Thursday, July 23, 2020
The Loyola Law Review (Vol. 66, Spring 2020) recently published a symposium issue on my book, Consentability: Consent and Its Limits with a foreword by Brian Bix and contributions by Lori Andrews, Philip Cook and Kimberly Krawiec, Evan Selinger and Woodrow Hartzog, Sharon Thompson, Jonathan Witmer-Rich, R. George Wright, Eric Zacks, and Deborah Zalesne. It was really an honor to be able to engage with these incredible scholars on a wide range of subjects involving questions of consent and consentability, and I am thankful to Danni Hart for organizing this symposium. Although the symposium issue is not yet available on the law school's website, here is a link to Evan Selinger and Woody Hartzog's article, and a link to my Author's Response. An excerpt of my Author's Response is below:
This book project first started as a way for me to understand why the law permits individuals to consent to some activities but not others. This captures one of the two meanings of the term “consentability.” The first meaning refers to legality. Certain acts are simply not permitted and so one is not allowed to consent to them. These activities include paid sex work and selling one’s organs. But the question of legality or legal permissibility is tied to the second meaning of consentability, that of possibility. Some acts are not legal because it seems unlikely that anyone could or would actually want to consent to them. The nature of the act itself makes us question the validity of the consent. We believe that something went awry in the decision-making process—that there was some type of coercion involved, a lack of information about what the activity entailed, or some other defect in the decision- making process. We suspect, in other words, that given what the activity entails, nobody would really want to participate. This, however, raises the question—what does it mean to consent?
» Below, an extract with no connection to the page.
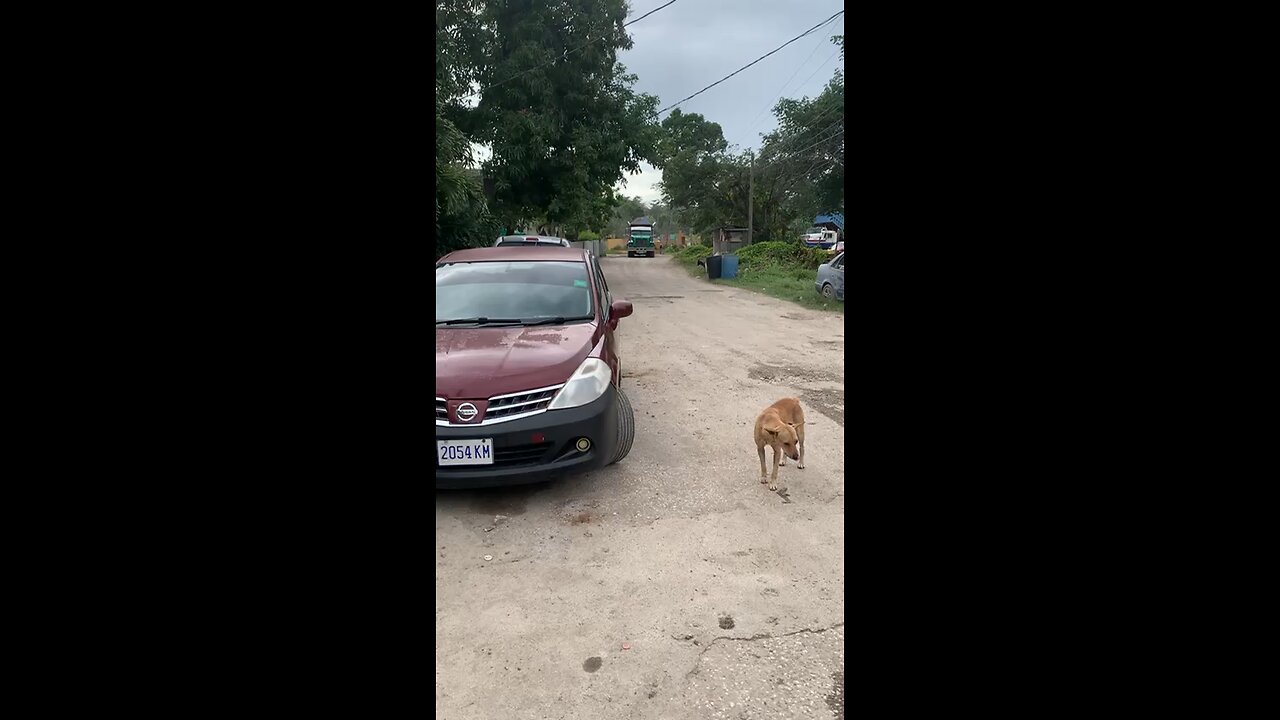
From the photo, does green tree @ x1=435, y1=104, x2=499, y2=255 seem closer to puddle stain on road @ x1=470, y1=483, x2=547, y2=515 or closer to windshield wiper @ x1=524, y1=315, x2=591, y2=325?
windshield wiper @ x1=524, y1=315, x2=591, y2=325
Consent plays a unique and critical role in a society which is premised upon individual liberties. Guilt or innocence often hinges upon consent, as do violations of rules and regulations. Yet, the meaning of consent is amorphous and what the law and society deem to constitute consent in one context, would not suffice to constitute consent in another.
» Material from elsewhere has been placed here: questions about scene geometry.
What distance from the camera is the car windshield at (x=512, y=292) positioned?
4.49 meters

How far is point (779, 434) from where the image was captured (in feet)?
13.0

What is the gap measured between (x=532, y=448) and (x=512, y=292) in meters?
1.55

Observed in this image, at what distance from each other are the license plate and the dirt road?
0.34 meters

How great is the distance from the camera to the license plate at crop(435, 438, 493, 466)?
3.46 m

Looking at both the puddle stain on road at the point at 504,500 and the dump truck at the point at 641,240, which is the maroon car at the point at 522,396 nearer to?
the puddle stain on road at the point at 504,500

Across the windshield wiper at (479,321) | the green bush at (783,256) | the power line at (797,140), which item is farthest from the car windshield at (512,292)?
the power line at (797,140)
My book proposes a framework for evaluating consentabilty that recognizes the integrality and essence of consent. Consent requires three conditions: a manifestation (a word or act) of consent, knowledge, and voluntariness. The amount required of each condition (what I refer to as “robustness”) depends upon the activity. In my book, I introduced a hierarchy of threats to the autonomy interest based upon a number of factors. This hierarchy ranges from the "highest level" (death) to lower levels (temporary restrictions on the use of one's property). The greater the threat to the autonomy interest, the more robust the consent conditions must be in order to constitute “valid” consent. Consent is invalid where the threat to autonomy outweighs the conditions of consent. Consent is valid where the conditions of consent outweigh the threat to autonomy.
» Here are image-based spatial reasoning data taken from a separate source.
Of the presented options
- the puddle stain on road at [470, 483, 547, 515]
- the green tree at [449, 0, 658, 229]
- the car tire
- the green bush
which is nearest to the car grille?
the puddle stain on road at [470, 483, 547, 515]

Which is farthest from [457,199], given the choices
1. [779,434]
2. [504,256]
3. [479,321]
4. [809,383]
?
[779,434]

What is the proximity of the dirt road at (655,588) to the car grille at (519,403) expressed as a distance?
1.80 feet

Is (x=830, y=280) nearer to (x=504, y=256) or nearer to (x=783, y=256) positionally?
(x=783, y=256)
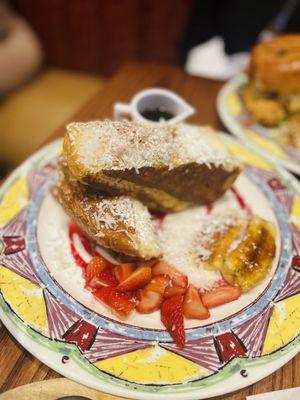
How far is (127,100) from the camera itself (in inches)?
73.9

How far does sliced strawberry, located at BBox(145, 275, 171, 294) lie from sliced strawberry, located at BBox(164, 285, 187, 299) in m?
0.01

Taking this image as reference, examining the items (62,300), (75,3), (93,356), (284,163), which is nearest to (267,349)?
(93,356)

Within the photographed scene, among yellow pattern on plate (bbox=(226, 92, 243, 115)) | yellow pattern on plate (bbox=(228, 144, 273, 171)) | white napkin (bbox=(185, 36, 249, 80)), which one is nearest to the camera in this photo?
yellow pattern on plate (bbox=(228, 144, 273, 171))

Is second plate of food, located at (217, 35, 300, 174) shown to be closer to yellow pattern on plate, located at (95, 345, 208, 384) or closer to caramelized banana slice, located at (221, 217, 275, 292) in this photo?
caramelized banana slice, located at (221, 217, 275, 292)

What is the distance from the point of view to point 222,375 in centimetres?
88

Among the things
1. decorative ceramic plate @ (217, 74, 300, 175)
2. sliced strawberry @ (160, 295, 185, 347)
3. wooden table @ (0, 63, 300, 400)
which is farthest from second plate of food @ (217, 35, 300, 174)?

My definition of autonomy used within the context of the framework is not meant to assess the worth or value of an activity, but to assess whether the act might constrain the future self in such a way that it justifies greater caution (i.e. more robust consent conditions) before proceeding. The potential harm that someone might suffer from clicking “Agree” to a website’s terms and conditions before making a purchase generally poses less of a threat to the autonomy interest than signing a form to have a kidney removed, and so requires less robust consent conditions. Consenting to a kiss requires less robust conditions than consenting to sex. The greater the risk associated with the activity, the more certain we want to be that consent was given—and so the more robust must be the conditions of consent.